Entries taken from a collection
○ ○ ○

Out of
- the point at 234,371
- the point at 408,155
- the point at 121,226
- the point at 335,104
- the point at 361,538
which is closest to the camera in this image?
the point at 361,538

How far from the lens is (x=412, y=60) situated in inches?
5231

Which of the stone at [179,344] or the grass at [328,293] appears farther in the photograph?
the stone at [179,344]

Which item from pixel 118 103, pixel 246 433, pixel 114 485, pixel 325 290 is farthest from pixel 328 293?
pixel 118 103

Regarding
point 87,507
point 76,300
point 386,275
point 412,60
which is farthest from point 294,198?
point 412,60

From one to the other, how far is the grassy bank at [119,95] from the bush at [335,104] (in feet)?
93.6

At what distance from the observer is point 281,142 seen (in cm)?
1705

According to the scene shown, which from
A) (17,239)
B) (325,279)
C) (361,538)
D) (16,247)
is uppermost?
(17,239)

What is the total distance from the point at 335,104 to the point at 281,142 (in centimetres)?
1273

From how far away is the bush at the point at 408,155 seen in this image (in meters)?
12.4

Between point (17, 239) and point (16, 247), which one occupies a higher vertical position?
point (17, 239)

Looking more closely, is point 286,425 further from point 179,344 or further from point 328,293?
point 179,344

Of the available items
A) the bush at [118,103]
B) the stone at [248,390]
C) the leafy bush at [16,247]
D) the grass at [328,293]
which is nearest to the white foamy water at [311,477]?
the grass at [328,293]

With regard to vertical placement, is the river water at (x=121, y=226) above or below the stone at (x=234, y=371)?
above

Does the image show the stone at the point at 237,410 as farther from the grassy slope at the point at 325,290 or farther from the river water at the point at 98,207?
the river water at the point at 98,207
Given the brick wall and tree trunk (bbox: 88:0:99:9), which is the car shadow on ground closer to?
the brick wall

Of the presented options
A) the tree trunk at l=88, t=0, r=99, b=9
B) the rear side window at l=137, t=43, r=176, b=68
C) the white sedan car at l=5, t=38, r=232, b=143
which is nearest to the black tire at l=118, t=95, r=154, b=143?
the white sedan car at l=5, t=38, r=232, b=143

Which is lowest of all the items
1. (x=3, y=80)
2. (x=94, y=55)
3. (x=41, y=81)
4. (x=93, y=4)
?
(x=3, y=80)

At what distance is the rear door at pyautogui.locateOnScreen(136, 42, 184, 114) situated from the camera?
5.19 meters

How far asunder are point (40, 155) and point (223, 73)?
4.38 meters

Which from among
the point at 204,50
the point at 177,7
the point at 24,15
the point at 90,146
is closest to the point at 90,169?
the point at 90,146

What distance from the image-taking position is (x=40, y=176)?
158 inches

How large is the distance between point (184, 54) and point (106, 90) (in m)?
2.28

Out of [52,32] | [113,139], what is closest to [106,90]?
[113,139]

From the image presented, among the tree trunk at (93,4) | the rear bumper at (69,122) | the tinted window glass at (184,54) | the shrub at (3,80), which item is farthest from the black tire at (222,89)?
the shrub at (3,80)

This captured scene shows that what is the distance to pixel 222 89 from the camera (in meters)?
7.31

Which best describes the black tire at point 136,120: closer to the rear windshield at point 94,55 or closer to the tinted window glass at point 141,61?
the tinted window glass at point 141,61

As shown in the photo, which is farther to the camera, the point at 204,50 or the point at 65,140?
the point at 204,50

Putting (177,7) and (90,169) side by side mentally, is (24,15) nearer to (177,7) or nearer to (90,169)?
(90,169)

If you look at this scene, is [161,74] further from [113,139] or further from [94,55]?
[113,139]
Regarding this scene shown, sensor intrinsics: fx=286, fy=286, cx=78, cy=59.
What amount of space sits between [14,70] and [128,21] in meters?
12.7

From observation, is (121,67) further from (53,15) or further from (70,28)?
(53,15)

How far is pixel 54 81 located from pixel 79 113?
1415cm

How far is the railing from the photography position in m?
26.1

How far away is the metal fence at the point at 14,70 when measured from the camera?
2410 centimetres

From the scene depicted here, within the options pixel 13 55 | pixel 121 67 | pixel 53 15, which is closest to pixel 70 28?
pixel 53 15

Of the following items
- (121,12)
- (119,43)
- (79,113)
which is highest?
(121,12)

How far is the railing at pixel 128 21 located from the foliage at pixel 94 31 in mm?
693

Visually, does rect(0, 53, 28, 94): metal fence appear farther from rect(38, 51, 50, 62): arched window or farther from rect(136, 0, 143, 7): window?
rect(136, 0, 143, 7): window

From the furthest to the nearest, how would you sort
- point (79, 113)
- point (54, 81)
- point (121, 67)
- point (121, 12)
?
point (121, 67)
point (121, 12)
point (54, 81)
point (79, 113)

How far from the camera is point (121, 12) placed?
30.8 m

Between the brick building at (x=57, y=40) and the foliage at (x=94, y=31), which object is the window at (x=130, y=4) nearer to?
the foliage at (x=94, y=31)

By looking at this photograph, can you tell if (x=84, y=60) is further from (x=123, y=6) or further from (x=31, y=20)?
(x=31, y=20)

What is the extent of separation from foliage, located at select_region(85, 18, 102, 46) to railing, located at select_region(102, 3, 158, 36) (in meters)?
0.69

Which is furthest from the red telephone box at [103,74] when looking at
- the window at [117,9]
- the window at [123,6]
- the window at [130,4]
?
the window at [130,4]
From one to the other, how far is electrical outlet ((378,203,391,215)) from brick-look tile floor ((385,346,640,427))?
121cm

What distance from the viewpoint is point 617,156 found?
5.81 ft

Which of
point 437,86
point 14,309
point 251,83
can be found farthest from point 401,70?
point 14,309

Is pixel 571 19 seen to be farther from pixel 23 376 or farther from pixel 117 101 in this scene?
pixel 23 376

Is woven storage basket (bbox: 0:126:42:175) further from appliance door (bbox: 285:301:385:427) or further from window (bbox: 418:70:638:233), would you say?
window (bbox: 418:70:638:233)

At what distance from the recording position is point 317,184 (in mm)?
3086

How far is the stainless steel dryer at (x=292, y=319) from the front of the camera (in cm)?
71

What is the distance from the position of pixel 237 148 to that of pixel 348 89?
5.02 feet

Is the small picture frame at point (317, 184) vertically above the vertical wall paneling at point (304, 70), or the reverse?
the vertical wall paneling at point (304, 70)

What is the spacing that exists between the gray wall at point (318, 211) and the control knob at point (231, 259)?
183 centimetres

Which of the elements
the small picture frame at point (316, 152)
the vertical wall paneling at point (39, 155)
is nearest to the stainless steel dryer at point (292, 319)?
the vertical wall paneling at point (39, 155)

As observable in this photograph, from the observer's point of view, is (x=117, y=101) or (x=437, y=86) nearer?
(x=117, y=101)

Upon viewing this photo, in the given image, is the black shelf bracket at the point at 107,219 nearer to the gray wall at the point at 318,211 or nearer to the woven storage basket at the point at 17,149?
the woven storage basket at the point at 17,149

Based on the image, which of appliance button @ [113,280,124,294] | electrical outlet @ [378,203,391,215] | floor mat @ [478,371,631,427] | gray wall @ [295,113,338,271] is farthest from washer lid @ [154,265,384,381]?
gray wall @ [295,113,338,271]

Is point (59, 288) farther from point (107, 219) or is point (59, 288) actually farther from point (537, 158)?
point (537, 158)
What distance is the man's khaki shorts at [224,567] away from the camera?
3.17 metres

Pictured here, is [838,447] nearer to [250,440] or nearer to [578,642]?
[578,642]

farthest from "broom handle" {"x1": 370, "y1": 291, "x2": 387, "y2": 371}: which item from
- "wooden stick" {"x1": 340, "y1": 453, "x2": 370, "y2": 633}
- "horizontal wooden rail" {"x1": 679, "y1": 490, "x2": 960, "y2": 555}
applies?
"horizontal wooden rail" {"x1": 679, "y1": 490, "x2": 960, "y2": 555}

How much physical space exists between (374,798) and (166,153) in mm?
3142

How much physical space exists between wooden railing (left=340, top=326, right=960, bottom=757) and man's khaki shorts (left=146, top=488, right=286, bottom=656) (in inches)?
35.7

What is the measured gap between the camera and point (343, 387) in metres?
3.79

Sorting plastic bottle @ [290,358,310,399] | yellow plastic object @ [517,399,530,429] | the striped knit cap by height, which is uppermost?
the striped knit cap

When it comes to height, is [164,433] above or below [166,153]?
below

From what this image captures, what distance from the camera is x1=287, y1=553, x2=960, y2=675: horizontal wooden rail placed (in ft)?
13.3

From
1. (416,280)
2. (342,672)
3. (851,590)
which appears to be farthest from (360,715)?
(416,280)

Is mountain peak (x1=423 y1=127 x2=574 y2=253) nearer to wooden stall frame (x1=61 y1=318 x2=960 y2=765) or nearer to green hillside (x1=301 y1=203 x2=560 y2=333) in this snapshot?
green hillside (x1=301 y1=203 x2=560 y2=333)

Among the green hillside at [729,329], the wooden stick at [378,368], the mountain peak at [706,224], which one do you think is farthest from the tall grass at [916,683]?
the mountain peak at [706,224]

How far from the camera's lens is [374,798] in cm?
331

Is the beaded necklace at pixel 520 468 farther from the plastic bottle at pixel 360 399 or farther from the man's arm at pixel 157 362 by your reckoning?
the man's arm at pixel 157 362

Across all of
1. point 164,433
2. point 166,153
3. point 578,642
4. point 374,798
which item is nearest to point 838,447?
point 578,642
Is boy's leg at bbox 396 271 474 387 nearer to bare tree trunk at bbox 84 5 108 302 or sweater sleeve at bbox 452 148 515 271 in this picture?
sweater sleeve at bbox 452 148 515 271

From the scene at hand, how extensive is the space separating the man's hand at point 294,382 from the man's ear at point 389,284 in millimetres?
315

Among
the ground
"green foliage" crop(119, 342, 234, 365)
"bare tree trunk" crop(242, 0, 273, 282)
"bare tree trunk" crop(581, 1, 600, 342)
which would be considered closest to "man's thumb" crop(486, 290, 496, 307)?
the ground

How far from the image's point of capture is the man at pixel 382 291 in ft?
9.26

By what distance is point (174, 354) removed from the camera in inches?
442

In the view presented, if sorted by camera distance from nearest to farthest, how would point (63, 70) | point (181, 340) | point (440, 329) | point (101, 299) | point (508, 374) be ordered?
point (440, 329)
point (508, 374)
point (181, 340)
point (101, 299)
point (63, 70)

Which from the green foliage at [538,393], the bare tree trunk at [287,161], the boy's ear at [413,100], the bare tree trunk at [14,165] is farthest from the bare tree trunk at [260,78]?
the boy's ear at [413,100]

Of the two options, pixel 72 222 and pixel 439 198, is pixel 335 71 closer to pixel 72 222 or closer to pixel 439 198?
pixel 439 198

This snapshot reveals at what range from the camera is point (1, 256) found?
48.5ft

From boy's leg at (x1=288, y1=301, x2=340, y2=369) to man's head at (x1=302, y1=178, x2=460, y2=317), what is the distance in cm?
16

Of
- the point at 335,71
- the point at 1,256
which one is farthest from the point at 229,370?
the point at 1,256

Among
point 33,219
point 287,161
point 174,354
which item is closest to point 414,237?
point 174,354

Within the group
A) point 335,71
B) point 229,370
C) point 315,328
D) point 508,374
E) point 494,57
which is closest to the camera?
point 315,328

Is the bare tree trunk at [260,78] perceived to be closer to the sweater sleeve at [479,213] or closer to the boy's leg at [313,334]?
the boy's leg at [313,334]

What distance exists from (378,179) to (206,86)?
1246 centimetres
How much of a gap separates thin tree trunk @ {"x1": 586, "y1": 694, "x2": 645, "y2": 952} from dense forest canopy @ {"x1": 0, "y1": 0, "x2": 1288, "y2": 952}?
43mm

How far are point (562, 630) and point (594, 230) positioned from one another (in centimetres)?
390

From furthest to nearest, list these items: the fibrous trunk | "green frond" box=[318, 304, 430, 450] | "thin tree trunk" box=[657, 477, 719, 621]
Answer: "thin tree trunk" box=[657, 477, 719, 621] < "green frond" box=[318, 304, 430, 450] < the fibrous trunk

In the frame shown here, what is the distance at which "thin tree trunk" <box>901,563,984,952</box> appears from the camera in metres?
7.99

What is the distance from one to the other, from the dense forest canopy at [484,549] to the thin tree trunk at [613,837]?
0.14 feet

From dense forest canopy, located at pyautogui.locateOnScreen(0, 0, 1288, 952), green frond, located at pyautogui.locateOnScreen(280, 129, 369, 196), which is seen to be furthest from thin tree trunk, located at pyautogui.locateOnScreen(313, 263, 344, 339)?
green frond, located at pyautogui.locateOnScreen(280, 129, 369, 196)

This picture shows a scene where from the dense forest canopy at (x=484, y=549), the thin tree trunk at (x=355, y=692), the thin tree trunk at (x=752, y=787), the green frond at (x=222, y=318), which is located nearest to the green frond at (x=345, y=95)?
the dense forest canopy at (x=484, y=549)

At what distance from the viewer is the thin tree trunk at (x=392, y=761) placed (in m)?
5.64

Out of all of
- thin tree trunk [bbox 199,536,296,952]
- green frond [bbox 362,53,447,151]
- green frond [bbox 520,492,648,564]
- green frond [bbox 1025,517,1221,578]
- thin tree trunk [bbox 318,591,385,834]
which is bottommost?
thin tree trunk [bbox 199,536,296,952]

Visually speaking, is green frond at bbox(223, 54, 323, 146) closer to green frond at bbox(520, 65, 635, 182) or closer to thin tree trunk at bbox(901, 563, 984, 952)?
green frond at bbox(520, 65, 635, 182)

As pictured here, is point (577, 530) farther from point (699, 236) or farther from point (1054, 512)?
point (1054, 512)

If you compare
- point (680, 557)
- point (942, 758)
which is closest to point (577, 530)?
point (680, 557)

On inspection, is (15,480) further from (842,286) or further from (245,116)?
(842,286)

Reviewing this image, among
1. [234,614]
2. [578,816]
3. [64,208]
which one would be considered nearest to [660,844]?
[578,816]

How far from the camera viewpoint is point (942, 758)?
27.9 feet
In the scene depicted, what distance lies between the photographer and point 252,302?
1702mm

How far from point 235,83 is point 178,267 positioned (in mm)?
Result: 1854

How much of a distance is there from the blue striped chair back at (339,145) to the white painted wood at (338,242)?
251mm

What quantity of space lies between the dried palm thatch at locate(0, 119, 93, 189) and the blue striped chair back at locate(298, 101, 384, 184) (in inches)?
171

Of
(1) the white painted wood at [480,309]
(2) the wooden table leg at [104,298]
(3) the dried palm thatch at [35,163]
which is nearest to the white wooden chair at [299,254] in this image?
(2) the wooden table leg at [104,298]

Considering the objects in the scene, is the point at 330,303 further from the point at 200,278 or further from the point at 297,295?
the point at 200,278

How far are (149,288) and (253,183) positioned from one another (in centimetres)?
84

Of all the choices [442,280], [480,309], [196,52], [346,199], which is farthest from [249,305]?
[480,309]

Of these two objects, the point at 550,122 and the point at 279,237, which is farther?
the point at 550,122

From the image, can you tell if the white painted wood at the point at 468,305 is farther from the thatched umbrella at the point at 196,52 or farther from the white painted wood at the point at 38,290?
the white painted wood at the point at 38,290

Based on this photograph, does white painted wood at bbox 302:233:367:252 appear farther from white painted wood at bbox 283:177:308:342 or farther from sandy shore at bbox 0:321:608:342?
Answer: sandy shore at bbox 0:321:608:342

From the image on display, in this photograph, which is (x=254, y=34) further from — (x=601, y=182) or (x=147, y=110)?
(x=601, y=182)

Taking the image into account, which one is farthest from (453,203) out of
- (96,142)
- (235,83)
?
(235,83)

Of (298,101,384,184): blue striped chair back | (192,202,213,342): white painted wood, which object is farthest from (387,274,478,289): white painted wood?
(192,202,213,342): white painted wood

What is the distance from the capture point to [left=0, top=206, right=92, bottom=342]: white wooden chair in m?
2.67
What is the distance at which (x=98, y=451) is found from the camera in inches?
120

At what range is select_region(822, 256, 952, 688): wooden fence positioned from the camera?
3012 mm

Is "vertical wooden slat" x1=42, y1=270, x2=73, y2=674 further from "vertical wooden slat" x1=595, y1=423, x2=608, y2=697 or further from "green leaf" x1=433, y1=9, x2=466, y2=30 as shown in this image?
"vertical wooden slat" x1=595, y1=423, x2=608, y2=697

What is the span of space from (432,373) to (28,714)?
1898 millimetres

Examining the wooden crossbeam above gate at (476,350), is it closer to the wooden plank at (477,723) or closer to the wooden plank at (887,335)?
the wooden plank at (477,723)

○ ○ ○

● Task goal: Copy each line exactly, from the line containing "At what range is" down to the last line of the material, and no other lines.

● Response to the task:
At what range is select_region(822, 256, 952, 688): wooden fence positioned from the camera?
3012 mm

Is "vertical wooden slat" x1=42, y1=270, x2=73, y2=674 further from "vertical wooden slat" x1=595, y1=423, x2=608, y2=697 or further from "green leaf" x1=433, y1=9, x2=466, y2=30 as shown in this image?
"vertical wooden slat" x1=595, y1=423, x2=608, y2=697

What is the span of space from (432,373) to (28,714)?
1898 millimetres

Examining the wooden crossbeam above gate at (476,350), is it closer to the wooden plank at (477,723) or closer to the wooden plank at (887,335)?
the wooden plank at (477,723)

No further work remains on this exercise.